Ontario MPP
- In office 1929–1945
- Preceded by: Thomas Moore Costello
- Succeeded by: James Shannon Dempsey
- Constituency: Renfrew South

Personal details
- Born: June 10, 1880 Barry's Bay, Ontario
- Died: October 1, 1981 (aged 101) Barry's Bay, Ontario
- Party: Liberal
- Spouse: Hannah Kiley
- Children: 9
- Occupation: Lumberman

= Thomas Patrick Murray =

Canadian politician

Thomas Patrick Murray (June 10, 1880 – October 1, 1981) was an Ontario lumber merchant and political figure.

Born in Barry's Bay, he held a number of jobs prior to founding a lumber firm in 1902. A local politician for nearly a decade before being elected to the Legislative Assembly of Ontario as the member from Renfrew South, he served in the Assembly for 16 years, before being defeated in the 1945 provincial election.

==Early life==
Murray was of Scottish descent, although his father had emigrated from Ireland and settled in Sherwood Township in 1865. Thomas was born June 10, 1880, in Barry's Bay, Ontario. He worked as "a wood chopper, lumberjack, railway laborer, farmer, log maker and manufacturing lumberman" prior to establishing his own lumber firm, M & T. Murray, with a mill in Martin's Siding in 1902. By 1952 the company operated three mills in Barry's Bay, Combermere, and Madawaska. Founded with his brother Michael, the duo partnered with John Omanique in 1912 to form the Murray and Omanique Lumber Co. The company was dissolved in 1929 and Murray's interest was renamed Murray Brothers, as his brothers Charles and Dan joined the business. He was active as an athlete and was involved in local baseball for over three decades.
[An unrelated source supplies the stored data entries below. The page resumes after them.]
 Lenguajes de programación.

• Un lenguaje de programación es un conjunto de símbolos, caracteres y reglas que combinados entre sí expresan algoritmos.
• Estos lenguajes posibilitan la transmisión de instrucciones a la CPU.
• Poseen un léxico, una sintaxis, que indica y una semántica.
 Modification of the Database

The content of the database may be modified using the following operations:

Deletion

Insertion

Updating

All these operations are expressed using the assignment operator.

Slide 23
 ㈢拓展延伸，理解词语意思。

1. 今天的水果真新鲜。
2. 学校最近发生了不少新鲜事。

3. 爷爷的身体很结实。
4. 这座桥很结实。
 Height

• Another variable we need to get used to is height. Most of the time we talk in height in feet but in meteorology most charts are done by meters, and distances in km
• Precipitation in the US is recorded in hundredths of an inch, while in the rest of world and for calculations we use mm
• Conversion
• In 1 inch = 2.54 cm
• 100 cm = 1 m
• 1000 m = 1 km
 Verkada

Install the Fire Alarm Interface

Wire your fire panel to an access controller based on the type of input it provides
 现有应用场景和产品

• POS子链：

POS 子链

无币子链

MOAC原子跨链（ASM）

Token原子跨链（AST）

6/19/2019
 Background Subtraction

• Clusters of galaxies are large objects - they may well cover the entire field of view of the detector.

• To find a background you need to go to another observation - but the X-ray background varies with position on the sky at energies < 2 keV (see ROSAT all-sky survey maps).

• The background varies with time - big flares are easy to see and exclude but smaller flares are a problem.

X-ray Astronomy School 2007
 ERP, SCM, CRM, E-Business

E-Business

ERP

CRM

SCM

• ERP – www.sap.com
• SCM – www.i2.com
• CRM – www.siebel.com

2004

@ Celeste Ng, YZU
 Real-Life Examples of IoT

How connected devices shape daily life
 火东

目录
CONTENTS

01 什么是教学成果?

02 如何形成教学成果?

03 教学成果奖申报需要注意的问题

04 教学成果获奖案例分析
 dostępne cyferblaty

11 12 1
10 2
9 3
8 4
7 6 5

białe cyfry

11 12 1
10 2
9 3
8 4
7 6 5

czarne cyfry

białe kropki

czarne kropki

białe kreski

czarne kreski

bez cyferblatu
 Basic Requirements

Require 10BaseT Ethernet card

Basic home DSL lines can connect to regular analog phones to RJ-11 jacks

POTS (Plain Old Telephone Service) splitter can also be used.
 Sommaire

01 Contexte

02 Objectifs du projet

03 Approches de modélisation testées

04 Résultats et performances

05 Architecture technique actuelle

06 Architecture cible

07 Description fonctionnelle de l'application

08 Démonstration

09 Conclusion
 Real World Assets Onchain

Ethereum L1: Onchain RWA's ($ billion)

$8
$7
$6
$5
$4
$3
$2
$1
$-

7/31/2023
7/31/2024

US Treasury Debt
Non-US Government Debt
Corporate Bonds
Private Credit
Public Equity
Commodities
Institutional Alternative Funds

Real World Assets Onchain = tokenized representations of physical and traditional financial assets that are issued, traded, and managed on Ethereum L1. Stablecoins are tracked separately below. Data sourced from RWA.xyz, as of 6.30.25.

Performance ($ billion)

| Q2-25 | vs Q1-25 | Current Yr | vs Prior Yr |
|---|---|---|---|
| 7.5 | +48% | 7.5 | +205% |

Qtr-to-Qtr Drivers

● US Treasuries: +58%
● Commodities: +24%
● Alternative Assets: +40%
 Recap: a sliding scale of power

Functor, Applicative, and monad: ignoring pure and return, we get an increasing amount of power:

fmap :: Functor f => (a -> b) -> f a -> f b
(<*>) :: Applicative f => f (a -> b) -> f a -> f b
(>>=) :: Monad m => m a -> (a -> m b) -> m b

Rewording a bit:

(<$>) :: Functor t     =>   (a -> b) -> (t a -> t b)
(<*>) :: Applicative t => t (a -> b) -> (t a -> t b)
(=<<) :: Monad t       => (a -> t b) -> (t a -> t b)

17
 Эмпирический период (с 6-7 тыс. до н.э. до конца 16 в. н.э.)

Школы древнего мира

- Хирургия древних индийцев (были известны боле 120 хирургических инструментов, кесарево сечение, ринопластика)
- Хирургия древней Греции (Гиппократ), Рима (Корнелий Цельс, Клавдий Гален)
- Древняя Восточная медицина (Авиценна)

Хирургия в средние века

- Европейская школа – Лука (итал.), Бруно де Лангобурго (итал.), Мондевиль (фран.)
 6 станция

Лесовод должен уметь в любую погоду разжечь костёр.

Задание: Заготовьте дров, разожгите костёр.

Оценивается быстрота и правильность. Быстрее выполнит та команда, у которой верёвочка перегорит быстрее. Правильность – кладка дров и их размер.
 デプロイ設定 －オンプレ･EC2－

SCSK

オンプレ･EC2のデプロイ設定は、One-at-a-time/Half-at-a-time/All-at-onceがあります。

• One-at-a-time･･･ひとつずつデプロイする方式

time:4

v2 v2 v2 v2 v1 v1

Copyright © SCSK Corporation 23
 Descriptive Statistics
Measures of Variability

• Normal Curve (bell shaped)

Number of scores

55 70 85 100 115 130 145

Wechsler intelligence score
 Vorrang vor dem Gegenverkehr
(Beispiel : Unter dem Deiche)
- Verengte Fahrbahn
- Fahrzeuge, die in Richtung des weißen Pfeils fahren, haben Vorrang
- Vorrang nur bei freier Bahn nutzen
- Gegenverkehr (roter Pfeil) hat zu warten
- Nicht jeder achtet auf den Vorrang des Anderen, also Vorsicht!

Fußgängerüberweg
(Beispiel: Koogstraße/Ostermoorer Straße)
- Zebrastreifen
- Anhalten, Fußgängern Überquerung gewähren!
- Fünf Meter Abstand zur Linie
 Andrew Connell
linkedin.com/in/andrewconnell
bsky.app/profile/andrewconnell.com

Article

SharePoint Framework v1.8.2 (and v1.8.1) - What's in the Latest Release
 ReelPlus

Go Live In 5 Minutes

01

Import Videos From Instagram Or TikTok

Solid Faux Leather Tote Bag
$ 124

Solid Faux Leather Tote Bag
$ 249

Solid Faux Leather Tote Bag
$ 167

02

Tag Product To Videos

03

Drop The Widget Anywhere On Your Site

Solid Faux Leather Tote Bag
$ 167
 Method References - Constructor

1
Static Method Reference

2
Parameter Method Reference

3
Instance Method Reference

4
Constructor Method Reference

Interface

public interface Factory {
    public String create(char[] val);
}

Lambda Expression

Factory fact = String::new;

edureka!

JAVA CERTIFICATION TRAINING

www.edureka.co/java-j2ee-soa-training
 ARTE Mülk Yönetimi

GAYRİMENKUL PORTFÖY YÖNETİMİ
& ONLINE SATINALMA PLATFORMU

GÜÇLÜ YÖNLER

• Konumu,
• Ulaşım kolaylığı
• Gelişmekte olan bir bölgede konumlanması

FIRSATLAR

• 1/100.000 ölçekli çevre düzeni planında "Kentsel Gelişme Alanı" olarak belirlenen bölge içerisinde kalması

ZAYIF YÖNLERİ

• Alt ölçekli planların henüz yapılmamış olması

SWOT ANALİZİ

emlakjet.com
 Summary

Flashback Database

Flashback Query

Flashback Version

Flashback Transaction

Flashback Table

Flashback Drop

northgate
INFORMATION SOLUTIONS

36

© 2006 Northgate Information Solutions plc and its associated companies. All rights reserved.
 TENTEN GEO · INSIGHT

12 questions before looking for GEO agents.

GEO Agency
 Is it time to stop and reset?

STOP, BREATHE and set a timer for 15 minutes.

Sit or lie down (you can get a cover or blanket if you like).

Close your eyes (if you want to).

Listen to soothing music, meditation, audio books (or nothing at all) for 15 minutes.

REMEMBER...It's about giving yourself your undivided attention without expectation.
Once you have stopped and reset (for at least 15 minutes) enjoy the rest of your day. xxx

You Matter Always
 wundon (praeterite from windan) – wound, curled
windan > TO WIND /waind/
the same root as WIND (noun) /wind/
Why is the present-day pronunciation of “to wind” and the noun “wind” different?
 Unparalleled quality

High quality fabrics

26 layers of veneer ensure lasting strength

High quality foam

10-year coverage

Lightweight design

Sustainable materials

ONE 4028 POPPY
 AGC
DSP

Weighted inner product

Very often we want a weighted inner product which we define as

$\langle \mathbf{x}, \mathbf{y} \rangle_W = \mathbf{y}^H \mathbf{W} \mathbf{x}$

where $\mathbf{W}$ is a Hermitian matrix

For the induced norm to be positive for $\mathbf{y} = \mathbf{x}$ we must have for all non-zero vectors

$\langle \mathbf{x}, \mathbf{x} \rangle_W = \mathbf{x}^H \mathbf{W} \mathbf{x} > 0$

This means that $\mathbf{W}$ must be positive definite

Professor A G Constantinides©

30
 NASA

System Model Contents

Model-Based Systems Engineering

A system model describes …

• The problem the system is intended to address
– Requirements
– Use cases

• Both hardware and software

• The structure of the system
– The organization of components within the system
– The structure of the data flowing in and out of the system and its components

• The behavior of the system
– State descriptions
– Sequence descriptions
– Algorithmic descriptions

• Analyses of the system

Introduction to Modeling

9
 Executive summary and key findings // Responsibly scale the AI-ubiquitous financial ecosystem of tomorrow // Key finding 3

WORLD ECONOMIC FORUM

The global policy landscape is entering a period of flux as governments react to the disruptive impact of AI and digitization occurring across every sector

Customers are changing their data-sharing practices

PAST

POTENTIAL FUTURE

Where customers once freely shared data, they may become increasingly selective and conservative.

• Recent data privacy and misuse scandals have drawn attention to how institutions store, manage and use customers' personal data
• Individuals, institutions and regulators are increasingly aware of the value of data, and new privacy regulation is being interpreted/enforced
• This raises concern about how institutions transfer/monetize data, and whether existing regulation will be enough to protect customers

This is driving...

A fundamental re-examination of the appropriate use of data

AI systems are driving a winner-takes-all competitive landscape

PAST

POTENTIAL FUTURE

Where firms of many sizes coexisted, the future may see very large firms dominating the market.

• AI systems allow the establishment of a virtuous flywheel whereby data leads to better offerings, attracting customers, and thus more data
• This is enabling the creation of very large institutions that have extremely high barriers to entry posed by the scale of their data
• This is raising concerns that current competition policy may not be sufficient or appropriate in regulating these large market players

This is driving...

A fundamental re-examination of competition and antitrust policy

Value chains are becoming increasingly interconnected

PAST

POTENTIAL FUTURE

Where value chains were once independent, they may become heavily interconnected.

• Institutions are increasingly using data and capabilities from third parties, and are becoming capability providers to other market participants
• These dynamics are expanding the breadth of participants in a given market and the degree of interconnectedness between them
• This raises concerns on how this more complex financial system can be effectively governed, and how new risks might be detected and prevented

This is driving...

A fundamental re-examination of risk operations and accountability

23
He married Hannah Kiely in 1910 and had nine children.

==Political career==
Despite growing up in a Conservative family, Murray was a member of the Ontario Liberal Party. He served on the municipal council for three years, beginning in 1921, before being elected reeve in 1924 of the Sherwood, Jones, and Burns townships that made up the then-unincorporated village of Barry's Bay. In the 1929 Ontario provincial election, he ran for a seat in the Legislative Assembly of Ontario in the Renfrew South riding against incumbent Thomas Moore Costello of the Conservative Party, who had held the seat since 1926. Murray won by a narrow margin. Amid the Great Depression, and serving under a Conservative majority, Murray supported a provincial Depression-relief initiative to improve Renfrew County roads that improved the local infrastructure significantly. He was reelected three times, in 1934, 1937, and 1943, before being defeated by Conservative James Shannon Dempsey in the 1945 election.

==Later life==
Murray returned to his lumber business following his defeat, but also remained active athletically, playing curling at a regional senior's level. Murray turned 100 in June 1980 and received a personalized birthday card from Wayne Gretzky. He died October 1, 1981, in Barry's Bay, at the age of 101. His grandson, Sean Conway, served as an MPP for Renfrew North from 1975 to 1999, and for Renfrew—Nipissing—Pembroke from 1999 until his 2003 retirement. The Thomas P. Murray Recreational Trails in Barry's Bay are named in his honor.